Biffle passed Johnson and took over the top spot in the point standings with three races to go before the Chase. He last led the points after Dover in June. Teammate and close friend Matt Kenseth jumped up to second, while Earnhardt Jr. sits third.
Further back, Johnson slipped from first to fourth in the points thanks to his engine failure. Are the pundits who were ready to crown him champion after Indy having second thoughts? Perhaps a small consolation prize is Johnson remains, along with Stewart and Keselowski tied for the number one seed with three wins.
Speaking of Keselowski, he rounds out the top five in points. Truex Jr. sits sixth, followed by Bowyer, Kevin Harvick, Stewart and Hamlin — unchanged from last week. Hamlin’s gap over 11th-place Kahne now sits at 33, a fragile number considering two of the next three races are short track events.
Whether Kahne catches Hamlin, though, is all but a moot point; his two victories leave him comfortably in the first “wild card” slot. Back in 13th, Newman holds an 11-point lead on Kyle Busch for the second “wild card.” Bristol and Richmond are two of the three races remaining, which are both good tracks for Busch — but the clock is ticking. Gordon, meanwhile is 30 points back and may need a second win to take the spot.

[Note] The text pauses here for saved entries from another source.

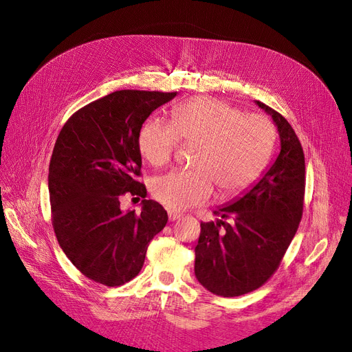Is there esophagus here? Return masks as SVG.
<instances>
[{
  "mask_svg": "<svg viewBox=\"0 0 352 352\" xmlns=\"http://www.w3.org/2000/svg\"><path fill=\"white\" fill-rule=\"evenodd\" d=\"M180 212H175V211H168V220L170 221H175V220H177V219H180Z\"/></svg>",
  "mask_w": 352,
  "mask_h": 352,
  "instance_id": "34e87169",
  "label": "esophagus"
}]
</instances>
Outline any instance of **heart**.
Masks as SVG:
<instances>
[{"label":"heart","instance_id":"b5f03b06","mask_svg":"<svg viewBox=\"0 0 352 352\" xmlns=\"http://www.w3.org/2000/svg\"><path fill=\"white\" fill-rule=\"evenodd\" d=\"M179 140L195 144L190 155L194 168L160 176L153 184L154 198L173 211L204 204L212 185L223 198L247 190L269 162L274 129L261 114H242L225 101L198 97L173 107L170 123L146 122L138 146L151 166L164 167L172 162Z\"/></svg>","mask_w":352,"mask_h":352}]
</instances>
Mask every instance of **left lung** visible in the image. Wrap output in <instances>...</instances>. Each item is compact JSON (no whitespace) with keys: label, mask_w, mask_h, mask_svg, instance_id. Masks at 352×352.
Segmentation results:
<instances>
[{"label":"left lung","mask_w":352,"mask_h":352,"mask_svg":"<svg viewBox=\"0 0 352 352\" xmlns=\"http://www.w3.org/2000/svg\"><path fill=\"white\" fill-rule=\"evenodd\" d=\"M280 136V153L243 197L220 207L217 221H201L195 276L207 291L239 296L258 289L278 270L302 217L305 158L285 117L261 101Z\"/></svg>","instance_id":"left-lung-1"}]
</instances>
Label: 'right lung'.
<instances>
[{"instance_id": "obj_1", "label": "right lung", "mask_w": 352, "mask_h": 352, "mask_svg": "<svg viewBox=\"0 0 352 352\" xmlns=\"http://www.w3.org/2000/svg\"><path fill=\"white\" fill-rule=\"evenodd\" d=\"M176 92L123 89L95 100L63 126L50 162L51 219L67 258L88 279L120 286L141 272L150 241L167 223L145 199L138 136ZM143 198L141 213L122 212L123 195Z\"/></svg>"}]
</instances>
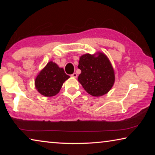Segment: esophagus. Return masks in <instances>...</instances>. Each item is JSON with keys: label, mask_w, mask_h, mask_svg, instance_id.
I'll return each instance as SVG.
<instances>
[{"label": "esophagus", "mask_w": 155, "mask_h": 155, "mask_svg": "<svg viewBox=\"0 0 155 155\" xmlns=\"http://www.w3.org/2000/svg\"><path fill=\"white\" fill-rule=\"evenodd\" d=\"M71 76L74 78H77V73H73V74Z\"/></svg>", "instance_id": "obj_1"}]
</instances>
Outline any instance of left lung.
I'll return each mask as SVG.
<instances>
[{"label": "left lung", "mask_w": 155, "mask_h": 155, "mask_svg": "<svg viewBox=\"0 0 155 155\" xmlns=\"http://www.w3.org/2000/svg\"><path fill=\"white\" fill-rule=\"evenodd\" d=\"M78 68L81 70L78 77V82L90 95L103 96L114 85V68L108 57L103 52L83 54L80 57Z\"/></svg>", "instance_id": "left-lung-1"}]
</instances>
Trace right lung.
<instances>
[{"label":"right lung","instance_id":"1","mask_svg":"<svg viewBox=\"0 0 155 155\" xmlns=\"http://www.w3.org/2000/svg\"><path fill=\"white\" fill-rule=\"evenodd\" d=\"M70 76L64 72L55 63L50 61L39 72L35 81L38 92L46 97L54 96L59 93L63 84Z\"/></svg>","mask_w":155,"mask_h":155}]
</instances>
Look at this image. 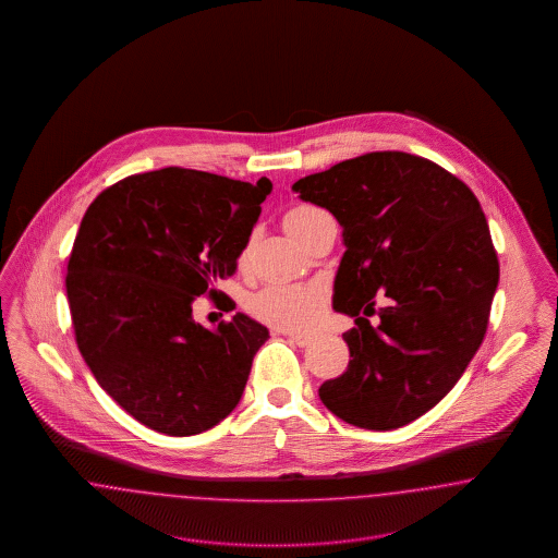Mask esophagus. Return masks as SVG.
I'll list each match as a JSON object with an SVG mask.
<instances>
[{"instance_id":"1","label":"esophagus","mask_w":558,"mask_h":558,"mask_svg":"<svg viewBox=\"0 0 558 558\" xmlns=\"http://www.w3.org/2000/svg\"><path fill=\"white\" fill-rule=\"evenodd\" d=\"M282 335H287V337H289V341L299 347L312 345V341H314V337H312V335H301V332H282Z\"/></svg>"}]
</instances>
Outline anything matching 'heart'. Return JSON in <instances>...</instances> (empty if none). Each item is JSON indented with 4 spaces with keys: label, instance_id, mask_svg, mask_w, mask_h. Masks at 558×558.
Listing matches in <instances>:
<instances>
[{
    "label": "heart",
    "instance_id": "b5f03b06",
    "mask_svg": "<svg viewBox=\"0 0 558 558\" xmlns=\"http://www.w3.org/2000/svg\"><path fill=\"white\" fill-rule=\"evenodd\" d=\"M324 215L314 205L292 207L284 215V226L294 239H299L314 219ZM246 259V251L240 253V262ZM326 310V296L316 284H267L251 294L248 312L262 322L280 330H310L318 324Z\"/></svg>",
    "mask_w": 558,
    "mask_h": 558
}]
</instances>
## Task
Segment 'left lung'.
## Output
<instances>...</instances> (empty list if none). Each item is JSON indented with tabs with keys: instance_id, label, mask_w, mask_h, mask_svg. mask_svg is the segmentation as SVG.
<instances>
[{
	"instance_id": "left-lung-1",
	"label": "left lung",
	"mask_w": 558,
	"mask_h": 558,
	"mask_svg": "<svg viewBox=\"0 0 558 558\" xmlns=\"http://www.w3.org/2000/svg\"><path fill=\"white\" fill-rule=\"evenodd\" d=\"M292 190L337 217L347 246L332 307L355 318L343 335L351 360L319 387L322 403L371 430L416 421L450 393L487 330L500 264L477 196L398 150L337 162ZM376 293L386 307L372 327Z\"/></svg>"
}]
</instances>
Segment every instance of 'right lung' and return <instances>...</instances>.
<instances>
[{"label":"right lung","mask_w":558,"mask_h":558,"mask_svg":"<svg viewBox=\"0 0 558 558\" xmlns=\"http://www.w3.org/2000/svg\"><path fill=\"white\" fill-rule=\"evenodd\" d=\"M271 182L167 167L96 196L66 267L75 339L98 385L142 425L196 435L239 405L266 326L215 330L192 301L236 271Z\"/></svg>","instance_id":"1"}]
</instances>
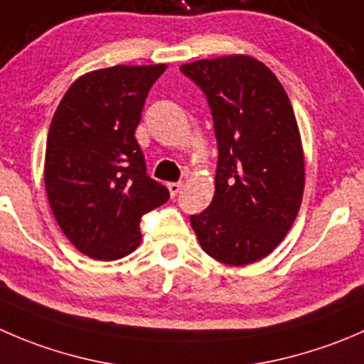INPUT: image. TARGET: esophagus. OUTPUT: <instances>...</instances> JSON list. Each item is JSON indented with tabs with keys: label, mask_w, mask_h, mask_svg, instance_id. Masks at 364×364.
I'll return each instance as SVG.
<instances>
[{
	"label": "esophagus",
	"mask_w": 364,
	"mask_h": 364,
	"mask_svg": "<svg viewBox=\"0 0 364 364\" xmlns=\"http://www.w3.org/2000/svg\"><path fill=\"white\" fill-rule=\"evenodd\" d=\"M181 186H183V183H168L167 185V188H168V192H171V196L172 197H176L179 193V190H181Z\"/></svg>",
	"instance_id": "obj_1"
}]
</instances>
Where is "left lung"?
<instances>
[{
  "label": "left lung",
  "mask_w": 364,
  "mask_h": 364,
  "mask_svg": "<svg viewBox=\"0 0 364 364\" xmlns=\"http://www.w3.org/2000/svg\"><path fill=\"white\" fill-rule=\"evenodd\" d=\"M211 110L218 161L210 206L190 217L204 252L249 264L276 249L304 190V156L294 108L272 70L250 56L181 65Z\"/></svg>",
  "instance_id": "8db88e82"
}]
</instances>
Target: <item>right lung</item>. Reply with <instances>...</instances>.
<instances>
[{"label": "right lung", "instance_id": "right-lung-1", "mask_svg": "<svg viewBox=\"0 0 364 364\" xmlns=\"http://www.w3.org/2000/svg\"><path fill=\"white\" fill-rule=\"evenodd\" d=\"M167 65H115L81 76L60 101L48 133L44 181L63 235L101 261L140 243V220L168 200L135 139L144 105Z\"/></svg>", "mask_w": 364, "mask_h": 364}]
</instances>
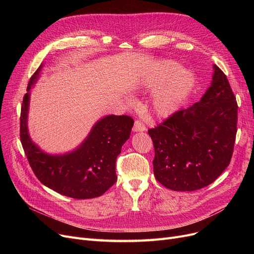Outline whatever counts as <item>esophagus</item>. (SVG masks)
I'll return each instance as SVG.
<instances>
[{"label":"esophagus","instance_id":"esophagus-1","mask_svg":"<svg viewBox=\"0 0 254 254\" xmlns=\"http://www.w3.org/2000/svg\"><path fill=\"white\" fill-rule=\"evenodd\" d=\"M132 130H134V131H144V130H146V127L141 122V120H136L134 127H132Z\"/></svg>","mask_w":254,"mask_h":254}]
</instances>
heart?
Returning a JSON list of instances; mask_svg holds the SVG:
<instances>
[{
  "mask_svg": "<svg viewBox=\"0 0 254 254\" xmlns=\"http://www.w3.org/2000/svg\"><path fill=\"white\" fill-rule=\"evenodd\" d=\"M159 86L153 95V109L158 116L167 117L175 113L194 86V76L172 61L158 64L155 70L146 79V85Z\"/></svg>",
  "mask_w": 254,
  "mask_h": 254,
  "instance_id": "b5f03b06",
  "label": "heart"
}]
</instances>
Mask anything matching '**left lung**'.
Returning a JSON list of instances; mask_svg holds the SVG:
<instances>
[{"mask_svg": "<svg viewBox=\"0 0 254 254\" xmlns=\"http://www.w3.org/2000/svg\"><path fill=\"white\" fill-rule=\"evenodd\" d=\"M237 122L236 97L225 74L214 65L212 84L201 101L148 129L156 180L176 191L214 182L231 163Z\"/></svg>", "mask_w": 254, "mask_h": 254, "instance_id": "obj_1", "label": "left lung"}]
</instances>
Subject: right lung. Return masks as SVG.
Segmentation results:
<instances>
[{"label":"right lung","mask_w":254,"mask_h":254,"mask_svg":"<svg viewBox=\"0 0 254 254\" xmlns=\"http://www.w3.org/2000/svg\"><path fill=\"white\" fill-rule=\"evenodd\" d=\"M41 66L32 75L21 105L20 141L36 177L47 188L73 198L102 195L116 182V158L129 138L134 119L127 115H109L92 127L87 139L68 154L49 155L40 150L26 127L30 89Z\"/></svg>","instance_id":"add662e5"}]
</instances>
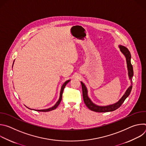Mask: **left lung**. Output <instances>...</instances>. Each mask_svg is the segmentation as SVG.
<instances>
[{
	"label": "left lung",
	"instance_id": "8db88e82",
	"mask_svg": "<svg viewBox=\"0 0 146 146\" xmlns=\"http://www.w3.org/2000/svg\"><path fill=\"white\" fill-rule=\"evenodd\" d=\"M119 48L121 51L124 54V55L126 57L127 59V67H128V75L129 77L130 80H131V82L132 84V77L133 75V67L131 64V55L129 51L127 48L125 47L122 46H119ZM81 86H82V96H83V99H84V102L86 104V105L87 107L90 109L92 111H95V112H98V113H104V112H109V111H113L119 108L121 105L123 103L125 100L126 99V98L129 95L132 88V85H131L127 90V91L125 93V94L123 95V96L121 98V99L117 102L115 104H113V105H109V106H99L95 105L94 103L92 102L91 99L88 98V94H87V90L84 85V84L83 82H81Z\"/></svg>",
	"mask_w": 146,
	"mask_h": 146
}]
</instances>
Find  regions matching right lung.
Listing matches in <instances>:
<instances>
[{
  "mask_svg": "<svg viewBox=\"0 0 146 146\" xmlns=\"http://www.w3.org/2000/svg\"><path fill=\"white\" fill-rule=\"evenodd\" d=\"M69 81H70V80L66 81L64 83V84H63V86H62L61 90H60V97H59V99L58 101L56 102V103L55 104V105L53 107H52V108H49V109H44V110H36V111H43V112H47V111H51V110H53L55 109L58 106V105H59V103H60L61 100H62V93H63V91H64V90L65 86H66V84H68V83ZM28 109H29V108H28Z\"/></svg>",
  "mask_w": 146,
  "mask_h": 146,
  "instance_id": "add662e5",
  "label": "right lung"
}]
</instances>
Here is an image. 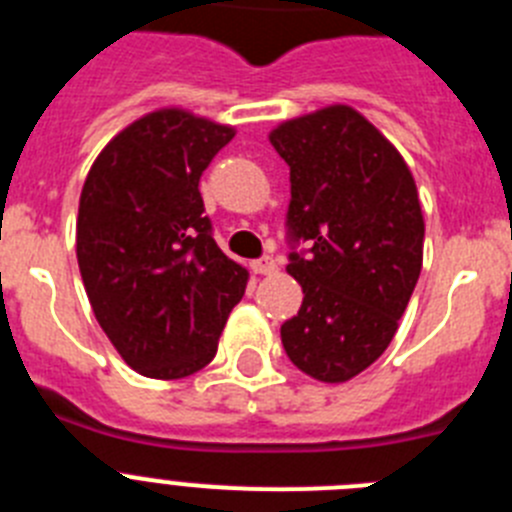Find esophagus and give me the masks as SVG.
<instances>
[{"label":"esophagus","instance_id":"34e87169","mask_svg":"<svg viewBox=\"0 0 512 512\" xmlns=\"http://www.w3.org/2000/svg\"><path fill=\"white\" fill-rule=\"evenodd\" d=\"M253 271H256V274H261V277H266V274H274V271H277V261L269 259V256H264V259L253 261Z\"/></svg>","mask_w":512,"mask_h":512}]
</instances>
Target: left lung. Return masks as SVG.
Segmentation results:
<instances>
[{
	"label": "left lung",
	"mask_w": 512,
	"mask_h": 512,
	"mask_svg": "<svg viewBox=\"0 0 512 512\" xmlns=\"http://www.w3.org/2000/svg\"><path fill=\"white\" fill-rule=\"evenodd\" d=\"M271 146L289 166V253L302 307L282 325L289 361L341 384L390 346L423 266L425 223L410 166L372 122L328 104L279 122Z\"/></svg>",
	"instance_id": "8db88e82"
}]
</instances>
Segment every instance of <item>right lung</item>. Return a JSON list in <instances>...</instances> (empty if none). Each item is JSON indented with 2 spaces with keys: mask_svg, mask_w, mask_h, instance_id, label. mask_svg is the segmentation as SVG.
Returning a JSON list of instances; mask_svg holds the SVG:
<instances>
[{
  "mask_svg": "<svg viewBox=\"0 0 512 512\" xmlns=\"http://www.w3.org/2000/svg\"><path fill=\"white\" fill-rule=\"evenodd\" d=\"M233 125L161 107L94 158L76 217V259L94 318L117 354L151 379H182L215 359L248 269L212 238L200 176Z\"/></svg>",
  "mask_w": 512,
  "mask_h": 512,
  "instance_id": "add662e5",
  "label": "right lung"
}]
</instances>
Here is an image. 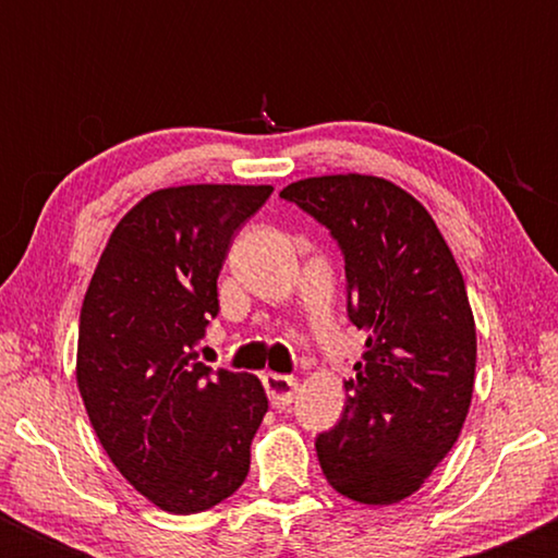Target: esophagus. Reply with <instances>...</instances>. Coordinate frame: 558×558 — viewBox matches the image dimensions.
Wrapping results in <instances>:
<instances>
[{
	"mask_svg": "<svg viewBox=\"0 0 558 558\" xmlns=\"http://www.w3.org/2000/svg\"><path fill=\"white\" fill-rule=\"evenodd\" d=\"M262 383H265L267 396H270V403L278 409H286L293 403V396H296L299 383L296 377L278 375V373H265L262 375Z\"/></svg>",
	"mask_w": 558,
	"mask_h": 558,
	"instance_id": "1",
	"label": "esophagus"
}]
</instances>
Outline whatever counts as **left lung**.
I'll list each match as a JSON object with an SVG mask.
<instances>
[{"instance_id": "8db88e82", "label": "left lung", "mask_w": 558, "mask_h": 558, "mask_svg": "<svg viewBox=\"0 0 558 558\" xmlns=\"http://www.w3.org/2000/svg\"><path fill=\"white\" fill-rule=\"evenodd\" d=\"M330 230L349 319L364 330L343 414L315 440L341 496L396 504L457 444L475 386L477 338L464 278L427 209L386 178H304L280 191Z\"/></svg>"}]
</instances>
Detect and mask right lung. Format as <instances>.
Listing matches in <instances>:
<instances>
[{"label":"right lung","mask_w":558,"mask_h":558,"mask_svg":"<svg viewBox=\"0 0 558 558\" xmlns=\"http://www.w3.org/2000/svg\"><path fill=\"white\" fill-rule=\"evenodd\" d=\"M272 185L198 183L141 198L112 230L78 325V377L120 475L170 514L241 488L267 412L259 377L196 362L230 243Z\"/></svg>","instance_id":"add662e5"}]
</instances>
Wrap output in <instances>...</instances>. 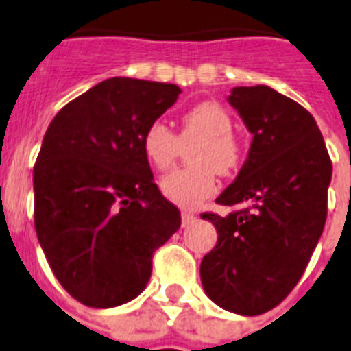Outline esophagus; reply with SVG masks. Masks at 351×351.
Segmentation results:
<instances>
[{"label":"esophagus","instance_id":"34e87169","mask_svg":"<svg viewBox=\"0 0 351 351\" xmlns=\"http://www.w3.org/2000/svg\"><path fill=\"white\" fill-rule=\"evenodd\" d=\"M195 219H197V217L193 214H189V212H183V214H181V224H183V226H190V224L195 223Z\"/></svg>","mask_w":351,"mask_h":351}]
</instances>
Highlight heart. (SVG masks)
<instances>
[{"mask_svg": "<svg viewBox=\"0 0 351 351\" xmlns=\"http://www.w3.org/2000/svg\"><path fill=\"white\" fill-rule=\"evenodd\" d=\"M190 147L192 167L179 168L159 181L161 193L181 208H195L217 190L215 172L230 173L239 162V145L232 136V119L215 103H199L181 116L176 136L162 121L150 123L143 134V154L158 170H167Z\"/></svg>", "mask_w": 351, "mask_h": 351, "instance_id": "obj_1", "label": "heart"}]
</instances>
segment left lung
Masks as SVG:
<instances>
[{"label": "left lung", "instance_id": "obj_1", "mask_svg": "<svg viewBox=\"0 0 351 351\" xmlns=\"http://www.w3.org/2000/svg\"><path fill=\"white\" fill-rule=\"evenodd\" d=\"M228 103L252 136L248 158L219 204L203 214L217 245L201 261L206 295L232 313L261 315L293 290L326 223L332 161L306 108L266 85L235 86Z\"/></svg>", "mask_w": 351, "mask_h": 351}]
</instances>
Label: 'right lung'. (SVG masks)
I'll return each instance as SVG.
<instances>
[{
  "instance_id": "add662e5",
  "label": "right lung",
  "mask_w": 351,
  "mask_h": 351,
  "mask_svg": "<svg viewBox=\"0 0 351 351\" xmlns=\"http://www.w3.org/2000/svg\"><path fill=\"white\" fill-rule=\"evenodd\" d=\"M172 83L110 77L64 105L34 167V223L61 287L92 308L136 299L152 254L181 226L143 154V134L178 101Z\"/></svg>"
}]
</instances>
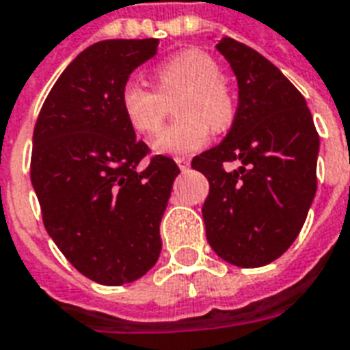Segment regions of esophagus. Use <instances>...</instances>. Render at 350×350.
<instances>
[{
	"label": "esophagus",
	"mask_w": 350,
	"mask_h": 350,
	"mask_svg": "<svg viewBox=\"0 0 350 350\" xmlns=\"http://www.w3.org/2000/svg\"><path fill=\"white\" fill-rule=\"evenodd\" d=\"M175 162H177V166L180 167V172H186V170L189 167L188 157H177V159H175Z\"/></svg>",
	"instance_id": "1"
}]
</instances>
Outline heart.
I'll use <instances>...</instances> for the list:
<instances>
[{"instance_id": "obj_1", "label": "heart", "mask_w": 350, "mask_h": 350, "mask_svg": "<svg viewBox=\"0 0 350 350\" xmlns=\"http://www.w3.org/2000/svg\"><path fill=\"white\" fill-rule=\"evenodd\" d=\"M157 91L142 83L127 82L120 102L124 115L140 135L151 137L161 131L166 100H175L180 118L164 129L153 142L162 155H188L208 142L212 127L223 131L232 126L235 98L226 85L219 65L199 49H186L164 59L155 69Z\"/></svg>"}]
</instances>
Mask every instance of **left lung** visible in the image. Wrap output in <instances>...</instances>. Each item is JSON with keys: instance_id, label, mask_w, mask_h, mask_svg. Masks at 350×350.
I'll use <instances>...</instances> for the list:
<instances>
[{"instance_id": "1", "label": "left lung", "mask_w": 350, "mask_h": 350, "mask_svg": "<svg viewBox=\"0 0 350 350\" xmlns=\"http://www.w3.org/2000/svg\"><path fill=\"white\" fill-rule=\"evenodd\" d=\"M237 80L234 124L191 167L210 183L202 206L206 239L221 259L265 267L296 241L312 206L319 137L307 102L265 56L234 38L215 45ZM224 161H239L226 172Z\"/></svg>"}]
</instances>
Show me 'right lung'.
Listing matches in <instances>:
<instances>
[{
  "label": "right lung",
  "instance_id": "right-lung-1",
  "mask_svg": "<svg viewBox=\"0 0 350 350\" xmlns=\"http://www.w3.org/2000/svg\"><path fill=\"white\" fill-rule=\"evenodd\" d=\"M159 40H104L67 65L32 135L31 180L43 224L72 267L100 285L133 283L162 250L161 221L180 173L167 157L148 166L120 94Z\"/></svg>",
  "mask_w": 350,
  "mask_h": 350
}]
</instances>
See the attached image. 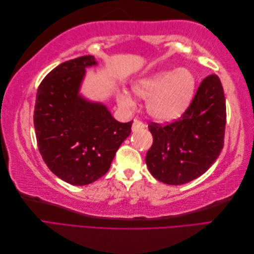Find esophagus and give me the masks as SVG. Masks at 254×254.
<instances>
[{"instance_id":"obj_1","label":"esophagus","mask_w":254,"mask_h":254,"mask_svg":"<svg viewBox=\"0 0 254 254\" xmlns=\"http://www.w3.org/2000/svg\"><path fill=\"white\" fill-rule=\"evenodd\" d=\"M145 128V124L143 122L139 121V120H134L133 121V124H132V131L136 132V131H140V130Z\"/></svg>"}]
</instances>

Of note: David Ragan and Landon Cassill have run six more races than AJ Allmendinger competed in this season and are still behind him in points. The series’ top rookie contender, Josh Wise, has “run” 20 of 23 races but sits 66th in the standings. The joy of start and parks…
Overall Rating (On a scale of one to six beer cans, with one being a stinker and a six-pack an instant classic) — Coming off a week when the race received a full six-pack of frosty adult beverages, this one was barely a two-can, lukewarm effort. While there were 26 lead changes during the event, only five of them took place on the track and one of those was when Johnson’s motor went kablooey. The allure of Michigan was multiple racing grooves that allowed cars to spread out all over the track and race for a myriad of laps side-by-side without wrecking each other. Now that it has been repaved there is only one way to get around and the resulting parade was mind-numbing.
Next on the schedule is the reconfigured Bristol Motor Speedway. We’re going from one single-groove race track to another and it is going to be very telling to see what develops between the initial green flag and the checkers. Fans wanted single-groove, dump people to pass racing. Now that they’re going to get it, they better show up in huge numbers.